Re: proposal: be smarter about i/o patterns in index scan

"Jeffrey W. Baker" <jwbaker(at)acm(dot)org> writes:
> Are you saying that index scan results are sorted by something other
> than the index key? Because in my scheme they would still be sorted by
> index key.

Not unless you add yet another sort step after the fetch step, that is
the idea becomes
1. read index to get candidate TIDs
2. sort TIDs into physical order
3. read heap in physical order, check row visibility
4. sort selected rows into index order

That would start to look like an unpleasant amount of overhead, since
the sort would have to be over the entire output; you couldn't divide
the scan into reasonable-size batches, whereas steps 1-3 can easily
be run in batched style.

Moreover, this'd not be any win compared to just dropping the assumption
of sorted output; the planner could stick in the same sort for itself if
it decided the cost was worth it.

What you probably want to do is support both our traditional indexscan
style and an "unsorted indexscan" plan type that delivers unsorted
output (implementing steps 1-3 above). With appropriate cost estimation
the planner could make an intelligent choice between the two.

I'm too lazy to look in the archives right now, but my private notes
about this say:

We could improve indexscan performance if we were to read a bunch of TIDs from
the index, sort in page number order, and access the heap tuples in page
number order. But probably need a batch size in the thousands of TIDs to get
any really useful effect. This would not work very well given the present
assumption that we hold a pin on the index page until we have fetched the
tuple (cf lazy VACUUM). Pinning lots of index pages is no good for
concurrency or buffer usage. QUESTION: is that assumption really necessary?
Can't we just make the code ignore TIDs that lead to deleted tuples? Worst
case is that we fetch a newly-inserted tuple that does not actually have the
expected index value, but won't we ignore it because of MVCC tqual rules?
(This does NOT work for dirty read or SnapshotNow cases, but we could probably
set things up to only try this optimization for standard snapshot reads.)
An even nicer property is that we could loop inside the index AM to scoop up
tuples, saving locking overhead. This might be worth doing even when we want
to keep returning the tuples in index order.

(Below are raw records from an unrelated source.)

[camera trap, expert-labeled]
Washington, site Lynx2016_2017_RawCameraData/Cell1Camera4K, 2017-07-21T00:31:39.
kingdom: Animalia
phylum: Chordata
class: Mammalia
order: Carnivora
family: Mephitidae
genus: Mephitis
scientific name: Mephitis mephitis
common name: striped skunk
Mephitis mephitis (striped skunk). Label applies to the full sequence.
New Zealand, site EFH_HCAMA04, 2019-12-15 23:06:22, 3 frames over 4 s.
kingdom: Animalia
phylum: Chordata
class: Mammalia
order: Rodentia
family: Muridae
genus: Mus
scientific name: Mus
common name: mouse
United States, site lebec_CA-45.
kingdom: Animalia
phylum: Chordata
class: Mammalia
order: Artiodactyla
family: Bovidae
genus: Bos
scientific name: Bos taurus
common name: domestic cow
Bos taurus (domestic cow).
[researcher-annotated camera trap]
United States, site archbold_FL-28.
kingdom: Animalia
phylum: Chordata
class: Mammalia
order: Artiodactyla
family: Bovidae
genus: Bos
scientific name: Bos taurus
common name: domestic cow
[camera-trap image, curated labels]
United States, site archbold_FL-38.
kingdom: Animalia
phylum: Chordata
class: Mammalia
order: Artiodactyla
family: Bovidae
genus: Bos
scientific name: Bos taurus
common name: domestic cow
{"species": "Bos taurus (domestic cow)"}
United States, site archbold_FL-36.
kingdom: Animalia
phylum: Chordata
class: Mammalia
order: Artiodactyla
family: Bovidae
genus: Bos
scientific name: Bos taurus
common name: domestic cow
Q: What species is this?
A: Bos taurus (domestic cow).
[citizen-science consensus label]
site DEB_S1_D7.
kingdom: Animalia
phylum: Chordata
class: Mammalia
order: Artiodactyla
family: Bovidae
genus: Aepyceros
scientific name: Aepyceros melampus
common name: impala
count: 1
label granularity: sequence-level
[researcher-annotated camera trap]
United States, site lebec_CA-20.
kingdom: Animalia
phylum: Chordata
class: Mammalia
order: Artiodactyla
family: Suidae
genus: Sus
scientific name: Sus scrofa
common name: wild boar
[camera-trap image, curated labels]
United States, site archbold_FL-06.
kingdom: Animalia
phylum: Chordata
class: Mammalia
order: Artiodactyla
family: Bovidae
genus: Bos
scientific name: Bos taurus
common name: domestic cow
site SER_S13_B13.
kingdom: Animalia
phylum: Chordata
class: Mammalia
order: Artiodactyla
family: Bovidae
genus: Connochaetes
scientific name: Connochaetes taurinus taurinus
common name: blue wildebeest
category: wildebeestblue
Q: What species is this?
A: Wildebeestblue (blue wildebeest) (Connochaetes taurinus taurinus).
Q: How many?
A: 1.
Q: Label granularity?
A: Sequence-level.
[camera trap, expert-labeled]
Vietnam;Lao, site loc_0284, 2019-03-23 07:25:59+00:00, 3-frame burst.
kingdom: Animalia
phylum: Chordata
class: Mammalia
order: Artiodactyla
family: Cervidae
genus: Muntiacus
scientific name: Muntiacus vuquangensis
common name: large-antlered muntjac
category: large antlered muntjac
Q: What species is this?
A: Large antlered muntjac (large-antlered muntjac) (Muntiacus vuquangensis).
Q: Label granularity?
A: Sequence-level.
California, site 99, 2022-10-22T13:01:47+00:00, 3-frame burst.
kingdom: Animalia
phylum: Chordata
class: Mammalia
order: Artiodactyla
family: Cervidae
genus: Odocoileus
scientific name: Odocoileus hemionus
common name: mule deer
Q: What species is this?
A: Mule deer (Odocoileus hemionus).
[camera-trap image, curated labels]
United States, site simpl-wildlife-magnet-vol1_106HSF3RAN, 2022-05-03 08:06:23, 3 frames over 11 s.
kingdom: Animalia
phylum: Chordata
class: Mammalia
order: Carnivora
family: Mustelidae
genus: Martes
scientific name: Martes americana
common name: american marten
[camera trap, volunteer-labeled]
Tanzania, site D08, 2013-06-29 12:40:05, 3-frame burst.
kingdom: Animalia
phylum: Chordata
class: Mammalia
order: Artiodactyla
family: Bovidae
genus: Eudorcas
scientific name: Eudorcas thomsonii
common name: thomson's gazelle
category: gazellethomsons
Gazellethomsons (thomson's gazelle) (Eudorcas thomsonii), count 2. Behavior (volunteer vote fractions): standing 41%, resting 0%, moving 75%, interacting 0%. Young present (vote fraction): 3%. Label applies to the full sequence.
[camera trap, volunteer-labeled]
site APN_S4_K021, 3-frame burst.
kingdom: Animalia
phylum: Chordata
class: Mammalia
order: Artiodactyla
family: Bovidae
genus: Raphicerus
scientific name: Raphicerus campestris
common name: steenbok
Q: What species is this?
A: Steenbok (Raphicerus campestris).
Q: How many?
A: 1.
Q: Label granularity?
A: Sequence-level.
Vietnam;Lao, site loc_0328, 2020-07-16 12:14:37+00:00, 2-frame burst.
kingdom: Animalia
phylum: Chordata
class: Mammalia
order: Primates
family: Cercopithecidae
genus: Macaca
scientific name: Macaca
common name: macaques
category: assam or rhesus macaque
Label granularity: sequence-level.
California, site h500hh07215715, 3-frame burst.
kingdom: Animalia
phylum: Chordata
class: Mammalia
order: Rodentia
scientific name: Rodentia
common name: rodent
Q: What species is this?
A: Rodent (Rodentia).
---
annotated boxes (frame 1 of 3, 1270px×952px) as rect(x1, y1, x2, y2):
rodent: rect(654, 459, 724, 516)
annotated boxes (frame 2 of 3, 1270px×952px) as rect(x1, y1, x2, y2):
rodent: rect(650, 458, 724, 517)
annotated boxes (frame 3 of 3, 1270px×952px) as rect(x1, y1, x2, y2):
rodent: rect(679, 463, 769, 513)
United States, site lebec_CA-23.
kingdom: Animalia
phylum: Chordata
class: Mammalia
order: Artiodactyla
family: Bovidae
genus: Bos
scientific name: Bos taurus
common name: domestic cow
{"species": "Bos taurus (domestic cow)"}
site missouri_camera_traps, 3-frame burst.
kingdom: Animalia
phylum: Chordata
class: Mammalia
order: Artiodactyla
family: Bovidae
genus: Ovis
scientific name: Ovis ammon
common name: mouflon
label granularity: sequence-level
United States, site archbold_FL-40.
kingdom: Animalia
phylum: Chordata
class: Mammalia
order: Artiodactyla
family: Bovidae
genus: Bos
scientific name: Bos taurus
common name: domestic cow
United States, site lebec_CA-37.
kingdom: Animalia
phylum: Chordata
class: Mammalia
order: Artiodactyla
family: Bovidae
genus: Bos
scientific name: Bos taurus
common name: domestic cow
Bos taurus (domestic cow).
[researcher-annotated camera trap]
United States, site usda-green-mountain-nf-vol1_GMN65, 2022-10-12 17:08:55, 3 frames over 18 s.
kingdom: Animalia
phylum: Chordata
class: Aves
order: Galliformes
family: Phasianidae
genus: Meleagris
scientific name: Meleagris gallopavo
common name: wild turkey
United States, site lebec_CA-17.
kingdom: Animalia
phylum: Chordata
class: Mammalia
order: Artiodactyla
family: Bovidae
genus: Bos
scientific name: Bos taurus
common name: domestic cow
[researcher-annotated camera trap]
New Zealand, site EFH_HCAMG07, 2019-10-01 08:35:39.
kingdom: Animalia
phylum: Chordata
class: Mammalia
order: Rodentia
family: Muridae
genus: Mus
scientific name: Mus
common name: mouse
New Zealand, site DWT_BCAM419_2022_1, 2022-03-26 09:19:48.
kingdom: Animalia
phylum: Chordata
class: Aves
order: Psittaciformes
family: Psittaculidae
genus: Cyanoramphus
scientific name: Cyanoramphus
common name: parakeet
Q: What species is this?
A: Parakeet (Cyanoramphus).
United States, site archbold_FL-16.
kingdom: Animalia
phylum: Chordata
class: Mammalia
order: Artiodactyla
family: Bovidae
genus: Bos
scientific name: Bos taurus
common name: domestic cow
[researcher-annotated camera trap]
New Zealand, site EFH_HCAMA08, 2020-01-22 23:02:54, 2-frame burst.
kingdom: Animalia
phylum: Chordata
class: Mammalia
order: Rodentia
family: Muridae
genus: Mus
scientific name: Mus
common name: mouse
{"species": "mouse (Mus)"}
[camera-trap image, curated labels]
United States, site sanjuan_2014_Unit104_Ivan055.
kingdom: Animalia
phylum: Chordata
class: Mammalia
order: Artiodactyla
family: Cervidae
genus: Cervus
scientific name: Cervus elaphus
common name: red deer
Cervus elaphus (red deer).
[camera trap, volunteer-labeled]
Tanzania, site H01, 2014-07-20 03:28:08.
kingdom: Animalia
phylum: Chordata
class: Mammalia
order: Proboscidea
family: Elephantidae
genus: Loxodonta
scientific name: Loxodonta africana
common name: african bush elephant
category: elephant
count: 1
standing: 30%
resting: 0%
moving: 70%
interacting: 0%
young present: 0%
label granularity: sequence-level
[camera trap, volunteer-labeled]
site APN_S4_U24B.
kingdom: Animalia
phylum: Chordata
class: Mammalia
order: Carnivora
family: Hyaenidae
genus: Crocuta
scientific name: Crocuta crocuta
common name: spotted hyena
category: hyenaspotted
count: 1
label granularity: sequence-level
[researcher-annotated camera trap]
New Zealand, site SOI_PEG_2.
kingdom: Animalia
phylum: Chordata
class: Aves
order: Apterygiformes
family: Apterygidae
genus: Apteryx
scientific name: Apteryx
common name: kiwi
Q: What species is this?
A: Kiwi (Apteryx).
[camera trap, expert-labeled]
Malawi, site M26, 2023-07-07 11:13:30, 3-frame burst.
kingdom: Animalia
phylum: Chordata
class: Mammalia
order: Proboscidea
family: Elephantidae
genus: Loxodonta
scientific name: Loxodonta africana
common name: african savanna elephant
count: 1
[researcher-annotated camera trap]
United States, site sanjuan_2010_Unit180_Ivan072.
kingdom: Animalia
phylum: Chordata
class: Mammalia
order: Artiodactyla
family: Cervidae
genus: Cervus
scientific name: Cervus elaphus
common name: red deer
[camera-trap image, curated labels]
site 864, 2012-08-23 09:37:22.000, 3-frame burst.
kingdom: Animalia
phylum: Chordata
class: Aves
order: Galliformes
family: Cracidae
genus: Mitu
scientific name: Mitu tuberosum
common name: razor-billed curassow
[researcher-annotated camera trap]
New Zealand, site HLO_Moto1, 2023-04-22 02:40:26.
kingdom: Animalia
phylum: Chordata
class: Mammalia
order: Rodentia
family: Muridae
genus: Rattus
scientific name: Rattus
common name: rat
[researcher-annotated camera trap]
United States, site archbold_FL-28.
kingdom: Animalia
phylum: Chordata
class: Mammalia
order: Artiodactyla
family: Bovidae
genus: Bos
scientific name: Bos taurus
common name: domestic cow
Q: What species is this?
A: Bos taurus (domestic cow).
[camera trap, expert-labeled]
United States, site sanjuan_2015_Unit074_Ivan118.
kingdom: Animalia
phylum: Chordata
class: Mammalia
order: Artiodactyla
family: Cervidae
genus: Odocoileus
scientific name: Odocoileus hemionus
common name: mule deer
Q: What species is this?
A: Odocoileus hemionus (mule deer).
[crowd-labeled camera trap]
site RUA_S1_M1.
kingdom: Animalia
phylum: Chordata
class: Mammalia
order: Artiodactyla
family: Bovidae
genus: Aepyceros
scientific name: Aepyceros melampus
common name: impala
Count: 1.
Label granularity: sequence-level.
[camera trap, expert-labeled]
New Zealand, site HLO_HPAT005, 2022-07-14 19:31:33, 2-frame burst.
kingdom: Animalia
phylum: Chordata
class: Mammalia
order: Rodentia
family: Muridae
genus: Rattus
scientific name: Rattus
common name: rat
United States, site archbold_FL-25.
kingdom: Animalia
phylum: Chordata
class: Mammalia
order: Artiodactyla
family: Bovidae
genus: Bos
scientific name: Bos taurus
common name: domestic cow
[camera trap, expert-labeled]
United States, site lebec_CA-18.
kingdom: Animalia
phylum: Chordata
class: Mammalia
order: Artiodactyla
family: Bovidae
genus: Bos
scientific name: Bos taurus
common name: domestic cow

and there is also something about a longer-range plan involving the same
ideas:

Idea: invent two new plan node types:

* IndexOnlyScan
reads an index, does NOT visit heap. Returns consed-up tuples
that contain the heap ctid and (some of) the index columns.
* TidExpand
Given an input tuplestream containing CTIDs, visit the heap.
Discard input tuple if heap tuple is missing or not visible to
current xact. Otherwise, generate output tuple consisting of
required fields from input tuple and heap tuple.

We'd put IndexOnlyScan below, and TidExpand above, a join node. The
transformation is legal if the join condition does not require a heap column
that's not available from the index. (If both join inputs are indexscanable
then we'd consider plans involving two IndexOnlyScans, a join, and two
TidExpand nodes above the join.) This is a win if the join eliminates many
source tuples from consideration. (Probably it never makes sense for the
outer side of an outer join...) Also, it's not legal for a rel that is on
the nullable side of an outer join, since we might have bogus matches that
would incorrectly prevent a null-extended row from being emitted.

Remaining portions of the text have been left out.